··· 正文内容
Facebook研究人员发现,当前的人工智能可被“障眼法”欺骗,即认为自己“看到了”一些不存在的物体。
对人工智能(AI)来说,眼见不一定为实。机器学习系统有可能受到欺骗,以至于听到或看到并不存在的东西。
我们已经知道,戴上一副漂亮的眼镜,有可能成功欺骗人脸识别软件,让它将你识别为其他人。但Facebook的研究表明,同样的方法也可以骗过其他算法。
这种技术被称为对抗样本。它可以被黑客用于欺骗无人驾驶汽车,使其忽略停车标志,或者阻止闭路电视摄像机从人群中发现嫌犯。
将一只猫的照片进行轻微改动,并将其呈现给一个识别算法,该算法可能认为这是一只狗。然而,这些改动可能是非常细微的,以致于人类根本无法告诉算法这个形象是经过改动的。
Facebook的AI研究员MoustaphaCissé和他的同事们发现,类似的技术(他们称之为Houdini)可以通过在图像和声音中加入少量的数字噪声来愚弄语音识别和机器视觉系统,而这些噪声不可能被人类察觉到。
要找到一种能够欺骗这种系统的方式,黑客只需要知道在面对特定情况时,算法看到或听到了什么内容。
虽然没有证据表明在现实世界中已经存在这类攻击,但牛津大学的研究人员表示,这只是一个时间问题,我们迟早会看到它们的出现。该研究人员表示:目前我们没有任何防护手段,尽管易遭受这些攻击的系统已经被用于闭路电视摄像机。
······
_任务要求_: 请续写这篇关于对抗样本欺骗人工智能的文章,从其最后一句之后接着写。 后面的各行与此无关。
··· 数据集条目
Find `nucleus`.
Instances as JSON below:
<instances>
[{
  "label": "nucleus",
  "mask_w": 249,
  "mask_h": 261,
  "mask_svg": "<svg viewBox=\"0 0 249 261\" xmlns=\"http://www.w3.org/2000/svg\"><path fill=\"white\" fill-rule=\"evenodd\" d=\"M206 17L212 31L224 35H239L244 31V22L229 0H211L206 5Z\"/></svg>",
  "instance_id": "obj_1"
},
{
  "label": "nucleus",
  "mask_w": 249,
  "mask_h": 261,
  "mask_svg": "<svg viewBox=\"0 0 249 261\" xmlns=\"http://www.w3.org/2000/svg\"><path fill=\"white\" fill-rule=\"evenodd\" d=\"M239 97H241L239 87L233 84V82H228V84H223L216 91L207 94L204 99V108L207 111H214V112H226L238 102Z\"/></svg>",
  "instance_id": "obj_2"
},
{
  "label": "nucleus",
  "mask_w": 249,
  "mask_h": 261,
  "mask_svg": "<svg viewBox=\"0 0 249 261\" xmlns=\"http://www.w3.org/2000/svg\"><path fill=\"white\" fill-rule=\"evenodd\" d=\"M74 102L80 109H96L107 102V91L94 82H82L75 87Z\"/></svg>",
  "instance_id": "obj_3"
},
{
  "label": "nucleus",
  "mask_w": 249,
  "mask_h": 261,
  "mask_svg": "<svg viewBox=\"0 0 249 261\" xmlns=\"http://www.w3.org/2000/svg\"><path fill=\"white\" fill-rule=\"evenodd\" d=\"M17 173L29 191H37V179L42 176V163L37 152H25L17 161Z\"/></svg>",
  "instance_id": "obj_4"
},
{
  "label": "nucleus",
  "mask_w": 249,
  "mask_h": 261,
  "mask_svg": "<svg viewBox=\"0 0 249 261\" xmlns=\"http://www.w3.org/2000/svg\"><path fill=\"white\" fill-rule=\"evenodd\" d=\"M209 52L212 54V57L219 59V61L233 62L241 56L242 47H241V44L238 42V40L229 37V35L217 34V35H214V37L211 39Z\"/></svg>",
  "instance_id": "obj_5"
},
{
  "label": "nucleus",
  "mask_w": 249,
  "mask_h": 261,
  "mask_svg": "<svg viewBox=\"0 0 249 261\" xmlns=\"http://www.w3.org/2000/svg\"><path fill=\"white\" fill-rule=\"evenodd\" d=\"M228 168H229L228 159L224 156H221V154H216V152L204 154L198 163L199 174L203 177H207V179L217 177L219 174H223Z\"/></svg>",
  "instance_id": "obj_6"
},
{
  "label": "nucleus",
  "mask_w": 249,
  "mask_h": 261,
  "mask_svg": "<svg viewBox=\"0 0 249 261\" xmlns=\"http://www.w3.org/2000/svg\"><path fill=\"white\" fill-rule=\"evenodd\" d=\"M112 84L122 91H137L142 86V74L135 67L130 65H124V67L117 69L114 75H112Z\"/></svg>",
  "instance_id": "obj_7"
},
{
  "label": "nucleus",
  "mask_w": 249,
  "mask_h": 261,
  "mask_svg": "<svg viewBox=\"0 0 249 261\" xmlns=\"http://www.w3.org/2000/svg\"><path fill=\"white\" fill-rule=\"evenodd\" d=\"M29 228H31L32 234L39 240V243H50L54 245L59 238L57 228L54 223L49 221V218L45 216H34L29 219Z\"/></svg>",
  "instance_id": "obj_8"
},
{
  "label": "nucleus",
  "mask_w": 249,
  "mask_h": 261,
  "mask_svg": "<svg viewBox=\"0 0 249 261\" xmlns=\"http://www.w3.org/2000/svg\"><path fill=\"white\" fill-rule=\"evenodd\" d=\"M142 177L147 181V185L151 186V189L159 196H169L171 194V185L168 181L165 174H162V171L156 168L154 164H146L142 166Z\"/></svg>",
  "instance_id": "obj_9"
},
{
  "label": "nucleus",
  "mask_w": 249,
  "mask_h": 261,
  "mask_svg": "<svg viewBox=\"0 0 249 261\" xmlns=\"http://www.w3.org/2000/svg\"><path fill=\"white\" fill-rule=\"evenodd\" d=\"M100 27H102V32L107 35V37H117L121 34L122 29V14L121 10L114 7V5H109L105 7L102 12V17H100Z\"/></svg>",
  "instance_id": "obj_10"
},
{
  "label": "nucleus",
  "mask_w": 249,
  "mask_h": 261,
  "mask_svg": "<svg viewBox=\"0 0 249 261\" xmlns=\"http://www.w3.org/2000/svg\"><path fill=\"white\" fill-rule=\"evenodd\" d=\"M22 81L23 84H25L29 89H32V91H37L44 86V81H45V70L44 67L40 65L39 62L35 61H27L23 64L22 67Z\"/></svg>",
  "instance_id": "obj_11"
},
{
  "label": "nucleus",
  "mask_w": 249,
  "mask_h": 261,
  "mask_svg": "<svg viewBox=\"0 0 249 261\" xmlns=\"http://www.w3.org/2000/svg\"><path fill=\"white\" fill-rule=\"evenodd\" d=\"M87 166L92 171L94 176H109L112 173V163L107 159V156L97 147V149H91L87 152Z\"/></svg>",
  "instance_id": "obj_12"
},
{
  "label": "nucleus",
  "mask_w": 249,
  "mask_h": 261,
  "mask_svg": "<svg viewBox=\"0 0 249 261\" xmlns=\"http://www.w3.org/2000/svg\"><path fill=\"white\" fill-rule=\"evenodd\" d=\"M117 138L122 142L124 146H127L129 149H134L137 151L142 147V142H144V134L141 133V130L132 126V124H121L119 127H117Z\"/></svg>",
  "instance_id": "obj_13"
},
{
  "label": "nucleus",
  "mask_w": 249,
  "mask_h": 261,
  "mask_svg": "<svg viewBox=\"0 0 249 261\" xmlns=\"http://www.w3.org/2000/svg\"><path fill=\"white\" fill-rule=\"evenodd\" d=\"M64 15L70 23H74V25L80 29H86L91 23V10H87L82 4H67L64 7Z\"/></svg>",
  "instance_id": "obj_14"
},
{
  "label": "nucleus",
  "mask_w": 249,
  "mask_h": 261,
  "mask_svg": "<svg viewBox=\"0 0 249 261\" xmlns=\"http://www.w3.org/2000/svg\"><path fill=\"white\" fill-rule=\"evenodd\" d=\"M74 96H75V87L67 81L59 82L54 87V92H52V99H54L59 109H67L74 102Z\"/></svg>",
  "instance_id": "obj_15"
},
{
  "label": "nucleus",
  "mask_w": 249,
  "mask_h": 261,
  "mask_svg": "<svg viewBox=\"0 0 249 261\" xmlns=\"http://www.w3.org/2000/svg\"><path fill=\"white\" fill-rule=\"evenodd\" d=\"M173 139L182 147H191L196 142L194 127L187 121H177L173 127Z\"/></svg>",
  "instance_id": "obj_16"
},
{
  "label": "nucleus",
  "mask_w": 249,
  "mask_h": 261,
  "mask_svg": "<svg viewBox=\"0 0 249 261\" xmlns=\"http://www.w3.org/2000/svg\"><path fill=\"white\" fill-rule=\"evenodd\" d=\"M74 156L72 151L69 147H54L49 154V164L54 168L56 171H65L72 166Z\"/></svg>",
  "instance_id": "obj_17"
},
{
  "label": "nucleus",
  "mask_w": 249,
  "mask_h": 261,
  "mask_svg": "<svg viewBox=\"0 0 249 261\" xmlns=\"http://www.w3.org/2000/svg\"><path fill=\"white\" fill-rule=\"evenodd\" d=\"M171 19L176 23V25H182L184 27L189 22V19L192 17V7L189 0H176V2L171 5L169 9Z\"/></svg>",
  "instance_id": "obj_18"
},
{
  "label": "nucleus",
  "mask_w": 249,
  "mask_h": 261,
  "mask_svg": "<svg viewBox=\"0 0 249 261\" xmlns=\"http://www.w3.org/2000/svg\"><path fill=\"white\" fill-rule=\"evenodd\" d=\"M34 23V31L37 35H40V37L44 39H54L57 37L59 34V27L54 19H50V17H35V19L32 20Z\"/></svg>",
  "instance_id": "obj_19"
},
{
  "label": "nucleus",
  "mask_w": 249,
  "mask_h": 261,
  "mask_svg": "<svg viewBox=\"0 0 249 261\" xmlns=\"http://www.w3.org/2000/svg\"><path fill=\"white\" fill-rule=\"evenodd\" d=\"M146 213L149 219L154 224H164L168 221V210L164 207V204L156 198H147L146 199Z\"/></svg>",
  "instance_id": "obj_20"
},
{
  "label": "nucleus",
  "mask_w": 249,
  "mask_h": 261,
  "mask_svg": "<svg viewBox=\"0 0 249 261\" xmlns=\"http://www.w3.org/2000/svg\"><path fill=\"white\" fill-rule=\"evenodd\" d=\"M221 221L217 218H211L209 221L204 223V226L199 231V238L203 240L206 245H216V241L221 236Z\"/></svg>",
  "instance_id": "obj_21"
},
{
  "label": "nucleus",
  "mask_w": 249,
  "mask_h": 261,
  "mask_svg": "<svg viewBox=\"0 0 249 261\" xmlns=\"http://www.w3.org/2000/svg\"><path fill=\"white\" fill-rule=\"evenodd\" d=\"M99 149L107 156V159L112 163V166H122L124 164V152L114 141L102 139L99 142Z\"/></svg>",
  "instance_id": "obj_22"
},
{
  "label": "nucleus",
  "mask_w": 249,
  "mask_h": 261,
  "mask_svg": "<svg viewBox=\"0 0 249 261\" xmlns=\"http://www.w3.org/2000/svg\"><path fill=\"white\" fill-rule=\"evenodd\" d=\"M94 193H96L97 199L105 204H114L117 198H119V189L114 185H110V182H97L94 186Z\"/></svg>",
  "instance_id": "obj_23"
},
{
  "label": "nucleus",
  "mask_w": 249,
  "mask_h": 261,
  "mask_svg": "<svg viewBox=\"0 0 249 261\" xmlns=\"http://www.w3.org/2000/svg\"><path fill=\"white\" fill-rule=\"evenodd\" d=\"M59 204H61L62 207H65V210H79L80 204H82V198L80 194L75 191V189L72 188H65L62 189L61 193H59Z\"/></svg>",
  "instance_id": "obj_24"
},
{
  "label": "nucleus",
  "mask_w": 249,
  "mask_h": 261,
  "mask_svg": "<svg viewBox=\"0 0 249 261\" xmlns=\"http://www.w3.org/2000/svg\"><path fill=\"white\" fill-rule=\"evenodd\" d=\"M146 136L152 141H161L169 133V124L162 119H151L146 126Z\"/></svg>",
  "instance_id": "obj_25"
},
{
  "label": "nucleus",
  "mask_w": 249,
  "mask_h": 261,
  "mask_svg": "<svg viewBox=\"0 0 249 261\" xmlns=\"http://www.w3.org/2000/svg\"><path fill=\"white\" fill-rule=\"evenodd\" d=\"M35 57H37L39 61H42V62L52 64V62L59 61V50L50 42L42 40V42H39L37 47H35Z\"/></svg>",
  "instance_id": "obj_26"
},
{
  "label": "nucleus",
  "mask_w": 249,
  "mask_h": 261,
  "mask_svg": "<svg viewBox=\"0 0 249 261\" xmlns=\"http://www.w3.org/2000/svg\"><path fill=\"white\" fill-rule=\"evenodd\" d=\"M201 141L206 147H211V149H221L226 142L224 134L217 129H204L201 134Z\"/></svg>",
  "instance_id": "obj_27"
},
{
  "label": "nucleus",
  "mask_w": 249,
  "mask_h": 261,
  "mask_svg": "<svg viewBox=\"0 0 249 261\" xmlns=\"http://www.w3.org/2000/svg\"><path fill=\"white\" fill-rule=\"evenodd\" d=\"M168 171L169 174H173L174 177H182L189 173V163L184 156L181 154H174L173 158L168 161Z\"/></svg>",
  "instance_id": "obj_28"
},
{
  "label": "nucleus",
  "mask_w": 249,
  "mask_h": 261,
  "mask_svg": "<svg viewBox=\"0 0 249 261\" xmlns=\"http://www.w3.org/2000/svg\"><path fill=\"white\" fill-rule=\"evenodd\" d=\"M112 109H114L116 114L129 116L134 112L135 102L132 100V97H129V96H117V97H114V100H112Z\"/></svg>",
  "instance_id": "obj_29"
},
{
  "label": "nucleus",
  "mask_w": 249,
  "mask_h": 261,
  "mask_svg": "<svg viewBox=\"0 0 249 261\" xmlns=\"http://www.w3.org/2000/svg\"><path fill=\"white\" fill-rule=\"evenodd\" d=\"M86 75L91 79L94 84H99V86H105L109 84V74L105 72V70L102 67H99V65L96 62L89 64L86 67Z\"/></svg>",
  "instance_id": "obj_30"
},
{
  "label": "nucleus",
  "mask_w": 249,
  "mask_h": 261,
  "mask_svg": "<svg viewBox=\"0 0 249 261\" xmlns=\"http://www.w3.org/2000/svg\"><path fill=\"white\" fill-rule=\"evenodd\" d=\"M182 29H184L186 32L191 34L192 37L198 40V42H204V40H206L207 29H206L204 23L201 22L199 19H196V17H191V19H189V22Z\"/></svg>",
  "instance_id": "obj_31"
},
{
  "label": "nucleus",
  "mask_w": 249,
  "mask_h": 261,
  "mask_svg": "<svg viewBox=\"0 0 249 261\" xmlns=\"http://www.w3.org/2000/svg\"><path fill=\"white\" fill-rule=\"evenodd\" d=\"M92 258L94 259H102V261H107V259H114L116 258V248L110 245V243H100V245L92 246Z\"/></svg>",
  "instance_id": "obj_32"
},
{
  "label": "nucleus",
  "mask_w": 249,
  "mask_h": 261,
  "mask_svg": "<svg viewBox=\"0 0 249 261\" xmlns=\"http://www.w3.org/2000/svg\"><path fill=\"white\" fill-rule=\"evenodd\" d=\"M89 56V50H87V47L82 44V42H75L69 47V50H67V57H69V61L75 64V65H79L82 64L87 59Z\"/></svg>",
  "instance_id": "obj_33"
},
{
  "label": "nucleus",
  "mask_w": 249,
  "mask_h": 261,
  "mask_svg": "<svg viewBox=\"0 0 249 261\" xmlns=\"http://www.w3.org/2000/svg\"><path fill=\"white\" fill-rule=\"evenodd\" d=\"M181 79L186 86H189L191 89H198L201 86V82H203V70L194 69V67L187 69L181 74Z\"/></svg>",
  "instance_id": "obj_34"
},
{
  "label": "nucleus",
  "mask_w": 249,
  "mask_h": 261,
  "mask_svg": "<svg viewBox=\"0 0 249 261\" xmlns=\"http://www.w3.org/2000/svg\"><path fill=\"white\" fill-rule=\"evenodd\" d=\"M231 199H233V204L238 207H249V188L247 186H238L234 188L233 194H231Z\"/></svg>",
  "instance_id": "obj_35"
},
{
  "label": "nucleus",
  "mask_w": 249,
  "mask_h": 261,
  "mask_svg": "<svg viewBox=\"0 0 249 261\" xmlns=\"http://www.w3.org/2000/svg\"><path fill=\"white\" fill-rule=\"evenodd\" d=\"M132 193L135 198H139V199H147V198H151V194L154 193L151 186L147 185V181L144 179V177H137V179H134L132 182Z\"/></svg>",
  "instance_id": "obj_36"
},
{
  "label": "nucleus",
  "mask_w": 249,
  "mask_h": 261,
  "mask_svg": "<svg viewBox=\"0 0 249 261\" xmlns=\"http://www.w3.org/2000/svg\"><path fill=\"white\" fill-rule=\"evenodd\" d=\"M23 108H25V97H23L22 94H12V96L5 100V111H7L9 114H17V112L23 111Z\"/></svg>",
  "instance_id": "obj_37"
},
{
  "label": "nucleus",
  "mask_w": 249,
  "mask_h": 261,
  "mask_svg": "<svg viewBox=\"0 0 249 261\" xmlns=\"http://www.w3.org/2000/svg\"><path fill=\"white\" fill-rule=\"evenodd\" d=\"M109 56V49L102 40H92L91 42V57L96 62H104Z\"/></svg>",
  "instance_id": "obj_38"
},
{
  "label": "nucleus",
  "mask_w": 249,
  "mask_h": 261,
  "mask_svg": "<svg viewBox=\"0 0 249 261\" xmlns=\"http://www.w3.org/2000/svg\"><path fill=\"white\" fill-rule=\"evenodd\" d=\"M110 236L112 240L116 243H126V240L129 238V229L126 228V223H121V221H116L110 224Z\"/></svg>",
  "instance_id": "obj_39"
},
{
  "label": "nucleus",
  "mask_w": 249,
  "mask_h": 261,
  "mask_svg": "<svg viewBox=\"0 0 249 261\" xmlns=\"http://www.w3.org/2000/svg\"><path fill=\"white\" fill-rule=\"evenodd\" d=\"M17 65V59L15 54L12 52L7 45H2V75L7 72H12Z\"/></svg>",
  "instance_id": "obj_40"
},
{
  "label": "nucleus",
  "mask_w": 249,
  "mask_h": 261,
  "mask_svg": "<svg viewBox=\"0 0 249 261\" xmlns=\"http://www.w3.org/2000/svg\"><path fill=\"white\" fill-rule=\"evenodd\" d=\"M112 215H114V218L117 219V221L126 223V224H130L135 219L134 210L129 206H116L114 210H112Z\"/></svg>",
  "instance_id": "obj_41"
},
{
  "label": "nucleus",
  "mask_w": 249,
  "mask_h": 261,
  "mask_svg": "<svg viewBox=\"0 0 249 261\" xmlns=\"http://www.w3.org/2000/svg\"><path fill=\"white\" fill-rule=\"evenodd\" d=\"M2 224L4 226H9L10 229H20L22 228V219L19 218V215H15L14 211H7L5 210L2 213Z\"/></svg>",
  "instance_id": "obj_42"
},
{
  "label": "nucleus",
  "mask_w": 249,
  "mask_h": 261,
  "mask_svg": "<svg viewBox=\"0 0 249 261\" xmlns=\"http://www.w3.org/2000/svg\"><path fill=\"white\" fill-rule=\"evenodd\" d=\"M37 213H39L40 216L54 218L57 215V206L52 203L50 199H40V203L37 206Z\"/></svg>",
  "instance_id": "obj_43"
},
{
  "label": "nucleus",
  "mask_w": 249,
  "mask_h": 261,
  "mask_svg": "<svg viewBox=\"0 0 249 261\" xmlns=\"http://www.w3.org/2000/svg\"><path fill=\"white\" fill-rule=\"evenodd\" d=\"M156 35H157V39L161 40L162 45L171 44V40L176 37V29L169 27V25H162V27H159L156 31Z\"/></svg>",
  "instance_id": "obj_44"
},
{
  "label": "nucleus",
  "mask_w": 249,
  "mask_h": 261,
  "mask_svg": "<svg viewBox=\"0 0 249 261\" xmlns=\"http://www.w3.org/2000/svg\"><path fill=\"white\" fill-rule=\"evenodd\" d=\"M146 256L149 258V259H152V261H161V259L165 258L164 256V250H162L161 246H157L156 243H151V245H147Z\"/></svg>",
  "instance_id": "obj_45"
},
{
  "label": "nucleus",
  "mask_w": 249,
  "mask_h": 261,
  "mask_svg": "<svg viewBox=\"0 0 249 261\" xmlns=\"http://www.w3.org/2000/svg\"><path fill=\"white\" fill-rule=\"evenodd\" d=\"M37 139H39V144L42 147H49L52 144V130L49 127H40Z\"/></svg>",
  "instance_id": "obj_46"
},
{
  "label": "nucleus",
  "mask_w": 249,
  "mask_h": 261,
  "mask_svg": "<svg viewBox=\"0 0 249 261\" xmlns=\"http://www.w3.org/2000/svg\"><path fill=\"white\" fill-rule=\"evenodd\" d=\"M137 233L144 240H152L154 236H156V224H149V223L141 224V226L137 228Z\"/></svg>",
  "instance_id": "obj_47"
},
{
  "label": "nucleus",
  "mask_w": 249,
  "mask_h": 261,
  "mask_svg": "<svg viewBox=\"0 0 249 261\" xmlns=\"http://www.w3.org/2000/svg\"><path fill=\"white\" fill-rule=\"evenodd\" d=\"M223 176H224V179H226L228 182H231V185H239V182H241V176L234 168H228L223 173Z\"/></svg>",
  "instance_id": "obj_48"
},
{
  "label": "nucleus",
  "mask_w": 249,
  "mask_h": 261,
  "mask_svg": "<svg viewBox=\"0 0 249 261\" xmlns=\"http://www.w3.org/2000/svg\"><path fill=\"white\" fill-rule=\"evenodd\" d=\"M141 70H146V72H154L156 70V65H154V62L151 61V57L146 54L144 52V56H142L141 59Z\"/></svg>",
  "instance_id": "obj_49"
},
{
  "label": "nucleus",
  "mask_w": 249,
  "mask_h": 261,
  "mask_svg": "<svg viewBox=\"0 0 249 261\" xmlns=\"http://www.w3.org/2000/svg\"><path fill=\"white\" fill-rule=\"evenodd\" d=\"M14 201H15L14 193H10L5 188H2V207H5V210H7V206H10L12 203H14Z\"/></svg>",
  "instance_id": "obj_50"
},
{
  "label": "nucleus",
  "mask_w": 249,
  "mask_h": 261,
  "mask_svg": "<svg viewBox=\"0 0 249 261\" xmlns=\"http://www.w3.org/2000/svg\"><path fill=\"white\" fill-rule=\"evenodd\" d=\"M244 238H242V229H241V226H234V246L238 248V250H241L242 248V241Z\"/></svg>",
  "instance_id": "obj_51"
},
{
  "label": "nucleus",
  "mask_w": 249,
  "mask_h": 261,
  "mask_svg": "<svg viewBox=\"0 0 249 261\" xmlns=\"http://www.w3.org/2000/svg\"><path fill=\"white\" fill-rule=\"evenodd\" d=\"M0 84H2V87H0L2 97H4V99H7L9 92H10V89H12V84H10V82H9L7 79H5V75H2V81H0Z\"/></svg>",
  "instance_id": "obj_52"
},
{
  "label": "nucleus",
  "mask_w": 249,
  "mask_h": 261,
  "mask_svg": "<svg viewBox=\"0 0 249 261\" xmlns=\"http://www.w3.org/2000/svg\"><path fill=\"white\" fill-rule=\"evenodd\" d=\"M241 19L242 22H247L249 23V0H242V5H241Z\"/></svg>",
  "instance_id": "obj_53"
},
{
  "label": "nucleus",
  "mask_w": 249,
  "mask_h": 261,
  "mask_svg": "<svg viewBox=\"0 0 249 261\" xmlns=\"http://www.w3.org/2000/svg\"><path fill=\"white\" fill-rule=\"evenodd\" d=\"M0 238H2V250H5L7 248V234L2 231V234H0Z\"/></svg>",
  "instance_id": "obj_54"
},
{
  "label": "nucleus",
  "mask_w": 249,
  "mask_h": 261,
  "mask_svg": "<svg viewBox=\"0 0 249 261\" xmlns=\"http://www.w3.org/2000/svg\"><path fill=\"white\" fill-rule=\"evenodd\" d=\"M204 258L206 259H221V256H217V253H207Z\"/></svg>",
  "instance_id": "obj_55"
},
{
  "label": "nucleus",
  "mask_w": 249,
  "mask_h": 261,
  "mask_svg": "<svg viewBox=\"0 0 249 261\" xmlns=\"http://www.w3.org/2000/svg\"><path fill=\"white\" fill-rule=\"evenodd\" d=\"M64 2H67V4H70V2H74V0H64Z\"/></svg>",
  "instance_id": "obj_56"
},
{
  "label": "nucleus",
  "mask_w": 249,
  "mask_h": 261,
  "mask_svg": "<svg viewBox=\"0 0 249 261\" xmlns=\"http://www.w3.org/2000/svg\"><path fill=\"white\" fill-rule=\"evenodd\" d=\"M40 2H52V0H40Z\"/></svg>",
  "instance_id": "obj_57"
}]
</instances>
······
_输出结果_:
宾夕法尼亚州立大学(Pennsylvania State University)的Nicolas Papernot表示同意上述观点。他说道:机器学习很可能被用于攻击系统。我们需要更多的研究来发明新的机器学习技术,以便能够将其用于防御。
一个花招
Cissé发现,无人驾驶汽车中使用的图像分类算法有可能忽略行人或停放的车辆。他说:“我认为我们应该考虑如何确保用于汽车的神经网络是安全的。”
Facebook的研究表明,这种方法也可以扩展到语音识别系统。Cissé的团队将少量的数字噪音插入到一段谈话录音中,并将该录音播放给Google语音识别应用程序。
面对这个对抗样本,应用程序将它识别成了一个与原录音内容完全不同的句子。
但并不是所有人都认为这种攻击会在现实世界中发挥作用。伊利诺伊大学香槟分校的David Forsyth制作了一个虚假的停车标志,利用数字化方法对其进行了改动,以愚弄这种算法。
他发现,当一个移动的相机捕捉到这些标志时——就像将这些相机装在一辆无人驾驶汽车内的情况一样——它们并没有成功骗过这个算法。他表示,对抗样本可能在完美的条件下发挥作用,但在现实世界中,如光线和视角等因素可能会使它们的成功率大大降低。这些攻击可能没有看起来那么容易成功。
AI研究实验室OpenAI通过博文对Forsyth的论文作出回应,表示即使从不同的距离和角度观察图像,也有可能成功欺骗图像识别算法。
Forsyth说:“主要问题是,我们仍然不知道为什么算法对于人类永远不会注意到的微小变化如此敏感。我们对算法的内部运行机制基本上一无所知。”